[[ Given entries, beginning ]]

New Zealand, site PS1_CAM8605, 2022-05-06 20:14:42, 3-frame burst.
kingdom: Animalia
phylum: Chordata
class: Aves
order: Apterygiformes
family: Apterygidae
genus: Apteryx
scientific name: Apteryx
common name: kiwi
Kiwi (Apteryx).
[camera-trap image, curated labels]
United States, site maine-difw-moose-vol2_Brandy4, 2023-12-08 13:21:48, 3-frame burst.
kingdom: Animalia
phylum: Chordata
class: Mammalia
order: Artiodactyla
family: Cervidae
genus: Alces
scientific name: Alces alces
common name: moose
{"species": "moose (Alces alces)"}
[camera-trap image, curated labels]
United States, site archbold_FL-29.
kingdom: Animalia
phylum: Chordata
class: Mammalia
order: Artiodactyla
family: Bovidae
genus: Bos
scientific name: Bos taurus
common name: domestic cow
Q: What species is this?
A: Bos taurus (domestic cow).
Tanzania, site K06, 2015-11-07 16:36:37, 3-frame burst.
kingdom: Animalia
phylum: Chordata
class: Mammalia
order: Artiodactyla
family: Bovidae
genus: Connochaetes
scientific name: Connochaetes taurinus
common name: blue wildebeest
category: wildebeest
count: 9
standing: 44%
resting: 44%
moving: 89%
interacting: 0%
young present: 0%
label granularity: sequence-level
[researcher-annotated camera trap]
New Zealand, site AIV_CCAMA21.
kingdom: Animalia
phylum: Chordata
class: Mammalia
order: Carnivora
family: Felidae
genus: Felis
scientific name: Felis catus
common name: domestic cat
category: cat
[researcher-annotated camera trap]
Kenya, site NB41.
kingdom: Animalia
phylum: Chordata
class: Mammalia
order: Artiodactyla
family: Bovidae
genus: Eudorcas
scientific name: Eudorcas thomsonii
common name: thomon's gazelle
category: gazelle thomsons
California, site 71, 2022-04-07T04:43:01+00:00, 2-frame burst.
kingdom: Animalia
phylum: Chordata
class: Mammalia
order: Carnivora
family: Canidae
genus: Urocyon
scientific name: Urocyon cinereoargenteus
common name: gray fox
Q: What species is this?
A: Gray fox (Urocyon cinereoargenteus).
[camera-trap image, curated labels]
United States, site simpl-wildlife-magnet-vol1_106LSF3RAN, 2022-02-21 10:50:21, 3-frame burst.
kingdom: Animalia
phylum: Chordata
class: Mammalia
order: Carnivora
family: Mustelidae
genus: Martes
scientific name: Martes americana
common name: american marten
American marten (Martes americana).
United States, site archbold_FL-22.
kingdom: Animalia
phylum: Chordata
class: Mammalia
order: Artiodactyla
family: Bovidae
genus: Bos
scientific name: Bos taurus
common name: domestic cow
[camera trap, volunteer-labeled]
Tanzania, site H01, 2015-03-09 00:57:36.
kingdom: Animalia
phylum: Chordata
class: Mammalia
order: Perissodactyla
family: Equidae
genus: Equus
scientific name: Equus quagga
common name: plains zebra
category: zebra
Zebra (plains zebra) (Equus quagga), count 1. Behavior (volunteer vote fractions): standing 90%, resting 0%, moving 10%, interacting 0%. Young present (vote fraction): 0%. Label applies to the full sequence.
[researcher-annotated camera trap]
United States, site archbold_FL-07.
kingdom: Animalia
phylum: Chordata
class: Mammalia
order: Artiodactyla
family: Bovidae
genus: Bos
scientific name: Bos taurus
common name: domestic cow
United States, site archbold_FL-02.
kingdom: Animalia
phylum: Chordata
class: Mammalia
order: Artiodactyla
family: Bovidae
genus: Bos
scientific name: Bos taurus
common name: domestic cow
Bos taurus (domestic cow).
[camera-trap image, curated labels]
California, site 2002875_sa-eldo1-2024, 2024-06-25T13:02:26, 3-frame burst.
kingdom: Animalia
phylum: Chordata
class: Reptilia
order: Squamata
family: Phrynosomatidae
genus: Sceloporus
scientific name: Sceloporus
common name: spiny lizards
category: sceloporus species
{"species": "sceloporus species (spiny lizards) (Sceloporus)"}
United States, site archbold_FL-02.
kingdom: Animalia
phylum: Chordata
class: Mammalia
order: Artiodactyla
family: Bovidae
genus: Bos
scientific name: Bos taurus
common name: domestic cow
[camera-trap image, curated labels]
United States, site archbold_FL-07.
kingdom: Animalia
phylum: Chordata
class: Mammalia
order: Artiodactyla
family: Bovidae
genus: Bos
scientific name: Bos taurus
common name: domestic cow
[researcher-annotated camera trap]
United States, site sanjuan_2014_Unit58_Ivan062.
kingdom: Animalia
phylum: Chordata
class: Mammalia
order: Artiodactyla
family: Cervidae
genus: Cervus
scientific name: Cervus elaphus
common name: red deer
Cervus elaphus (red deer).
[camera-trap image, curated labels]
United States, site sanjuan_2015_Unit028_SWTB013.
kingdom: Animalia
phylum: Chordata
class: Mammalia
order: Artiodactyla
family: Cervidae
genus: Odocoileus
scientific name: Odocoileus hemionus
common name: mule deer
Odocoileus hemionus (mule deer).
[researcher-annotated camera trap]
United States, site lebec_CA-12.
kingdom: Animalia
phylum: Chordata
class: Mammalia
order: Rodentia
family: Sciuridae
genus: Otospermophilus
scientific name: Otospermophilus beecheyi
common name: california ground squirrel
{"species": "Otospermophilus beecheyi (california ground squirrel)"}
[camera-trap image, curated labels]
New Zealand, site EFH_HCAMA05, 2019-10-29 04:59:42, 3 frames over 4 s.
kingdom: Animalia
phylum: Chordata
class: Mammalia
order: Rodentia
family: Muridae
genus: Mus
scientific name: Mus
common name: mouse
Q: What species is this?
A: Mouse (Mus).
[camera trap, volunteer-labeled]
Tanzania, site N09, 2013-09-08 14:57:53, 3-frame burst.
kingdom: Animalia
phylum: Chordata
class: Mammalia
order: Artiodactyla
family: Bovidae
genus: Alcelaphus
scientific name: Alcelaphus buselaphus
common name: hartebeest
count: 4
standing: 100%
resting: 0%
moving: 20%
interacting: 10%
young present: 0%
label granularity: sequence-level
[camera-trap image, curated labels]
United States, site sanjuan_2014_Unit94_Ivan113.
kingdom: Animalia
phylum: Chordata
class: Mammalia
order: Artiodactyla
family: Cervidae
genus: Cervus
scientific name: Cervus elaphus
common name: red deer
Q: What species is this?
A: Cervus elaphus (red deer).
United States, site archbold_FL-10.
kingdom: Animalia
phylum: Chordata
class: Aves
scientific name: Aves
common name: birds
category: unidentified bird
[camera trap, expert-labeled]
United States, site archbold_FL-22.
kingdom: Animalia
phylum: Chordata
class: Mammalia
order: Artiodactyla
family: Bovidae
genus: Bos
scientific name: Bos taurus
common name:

[[ Given entries, end ]]

Nothing in the data should be left out when you retype it exactly.

New Zealand, site PS1_CAM8605, 2022-05-06 20:14:42, 3-frame burst.
kingdom: Animalia
phylum: Chordata
class: Aves
order: Apterygiformes
family: Apterygidae
genus: Apteryx
scientific name: Apteryx
common name: kiwi
Kiwi (Apteryx).
[camera-trap image, curated labels]
United States, site maine-difw-moose-vol2_Brandy4, 2023-12-08 13:21:48, 3-frame burst.
kingdom: Animalia
phylum: Chordata
class: Mammalia
order: Artiodactyla
family: Cervidae
genus: Alces
scientific name: Alces alces
common name: moose
{"species": "moose (Alces alces)"}
[camera-trap image, curated labels]
United States, site archbold_FL-29.
kingdom: Animalia
phylum: Chordata
class: Mammalia
order: Artiodactyla
family: Bovidae
genus: Bos
scientific name: Bos taurus
common name: domestic cow
Q: What species is this?
A: Bos taurus (domestic cow).
Tanzania, site K06, 2015-11-07 16:36:37, 3-frame burst.
kingdom: Animalia
phylum: Chordata
class: Mammalia
order: Artiodactyla
family: Bovidae
genus: Connochaetes
scientific name: Connochaetes taurinus
common name: blue wildebeest
category: wildebeest
count: 9
standing: 44%
resting: 44%
moving: 89%
interacting: 0%
young present: 0%
label granularity: sequence-level
[researcher-annotated camera trap]
New Zealand, site AIV_CCAMA21.
kingdom: Animalia
phylum: Chordata
class: Mammalia
order: Carnivora
family: Felidae
genus: Felis
scientific name: Felis catus
common name: domestic cat
category: cat
[researcher-annotated camera trap]
Kenya, site NB41.
kingdom: Animalia
phylum: Chordata
class: Mammalia
order: Artiodactyla
family: Bovidae
genus: Eudorcas
scientific name: Eudorcas thomsonii
common name: thomon's gazelle
category: gazelle thomsons
California, site 71, 2022-04-07T04:43:01+00:00, 2-frame burst.
kingdom: Animalia
phylum: Chordata
class: Mammalia
order: Carnivora
family: Canidae
genus: Urocyon
scientific name: Urocyon cinereoargenteus
common name: gray fox
Q: What species is this?
A: Gray fox (Urocyon cinereoargenteus).
[camera-trap image, curated labels]
United States, site simpl-wildlife-magnet-vol1_106LSF3RAN, 2022-02-21 10:50:21, 3-frame burst.
kingdom: Animalia
phylum: Chordata
class: Mammalia
order: Carnivora
family: Mustelidae
genus: Martes
scientific name: Martes americana
common name: american marten
American marten (Martes americana).
United States, site archbold_FL-22.
kingdom: Animalia
phylum: Chordata
class: Mammalia
order: Artiodactyla
family: Bovidae
genus: Bos
scientific name: Bos taurus
common name: domestic cow
[camera trap, volunteer-labeled]
Tanzania, site H01, 2015-03-09 00:57:36.
kingdom: Animalia
phylum: Chordata
class: Mammalia
order: Perissodactyla
family: Equidae
genus: Equus
scientific name: Equus quagga
common name: plains zebra
category: zebra
Zebra (plains zebra) (Equus quagga), count 1. Behavior (volunteer vote fractions): standing 90%, resting 0%, moving 10%, interacting 0%. Young present (vote fraction): 0%. Label applies to the full sequence.
[researcher-annotated camera trap]
United States, site archbold_FL-07.
kingdom: Animalia
phylum: Chordata
class: Mammalia
order: Artiodactyla
family: Bovidae
genus: Bos
scientific name: Bos taurus
common name: domestic cow
United States, site archbold_FL-02.
kingdom: Animalia
phylum: Chordata
class: Mammalia
order: Artiodactyla
family: Bovidae
genus: Bos
scientific name: Bos taurus
common name: domestic cow
Bos taurus (domestic cow).
[camera-trap image, curated labels]
California, site 2002875_sa-eldo1-2024, 2024-06-25T13:02:26, 3-frame burst.
kingdom: Animalia
phylum: Chordata
class: Reptilia
order: Squamata
family: Phrynosomatidae
genus: Sceloporus
scientific name: Sceloporus
common name: spiny lizards
category: sceloporus species
{"species": "sceloporus species (spiny lizards) (Sceloporus)"}
United States, site archbold_FL-02.
kingdom: Animalia
phylum: Chordata
class: Mammalia
order: Artiodactyla
family: Bovidae
genus: Bos
scientific name: Bos taurus
common name: domestic cow
[camera-trap image, curated labels]
United States, site archbold_FL-07.
kingdom: Animalia
phylum: Chordata
class: Mammalia
order: Artiodactyla
family: Bovidae
genus: Bos
scientific name: Bos taurus
common name: domestic cow
[researcher-annotated camera trap]
United States, site sanjuan_2014_Unit58_Ivan062.
kingdom: Animalia
phylum: Chordata
class: Mammalia
order: Artiodactyla
family: Cervidae
genus: Cervus
scientific name: Cervus elaphus
common name: red deer
Cervus elaphus (red deer).
[camera-trap image, curated labels]
United States, site sanjuan_2015_Unit028_SWTB013.
kingdom: Animalia
phylum: Chordata
class: Mammalia
order: Artiodactyla
family: Cervidae
genus: Odocoileus
scientific name: Odocoileus hemionus
common name: mule deer
Odocoileus hemionus (mule deer).
[researcher-annotated camera trap]
United States, site lebec_CA-12.
kingdom: Animalia
phylum: Chordata
class: Mammalia
order: Rodentia
family: Sciuridae
genus: Otospermophilus
scientific name: Otospermophilus beecheyi
common name: california ground squirrel
{"species": "Otospermophilus beecheyi (california ground squirrel)"}
[camera-trap image, curated labels]
New Zealand, site EFH_HCAMA05, 2019-10-29 04:59:42, 3 frames over 4 s.
kingdom: Animalia
phylum: Chordata
class: Mammalia
order: Rodentia
family: Muridae
genus: Mus
scientific name: Mus
common name: mouse
Q: What species is this?
A: Mouse (Mus).
[camera trap, volunteer-labeled]
Tanzania, site N09, 2013-09-08 14:57:53, 3-frame burst.
kingdom: Animalia
phylum: Chordata
class: Mammalia
order: Artiodactyla
family: Bovidae
genus: Alcelaphus
scientific name: Alcelaphus buselaphus
common name: hartebeest
count: 4
standing: 100%
resting: 0%
moving: 20%
interacting: 10%
young present: 0%
label granularity: sequence-level
[camera-trap image, curated labels]
United States, site sanjuan_2014_Unit94_Ivan113.
kingdom: Animalia
phylum: Chordata
class: Mammalia
order: Artiodactyla
family: Cervidae
genus: Cervus
scientific name: Cervus elaphus
common name: red deer
Q: What species is this?
A: Cervus elaphus (red deer).
United States, site archbold_FL-10.
kingdom: Animalia
phylum: Chordata
class: Aves
scientific name: Aves
common name: birds
category: unidentified bird
[camera trap, expert-labeled]
United States, site archbold_FL-22.
kingdom: Animalia
phylum: Chordata
class: Mammalia
order: Artiodactyla
family: Bovidae
genus: Bos
scientific name: Bos taurus
common name:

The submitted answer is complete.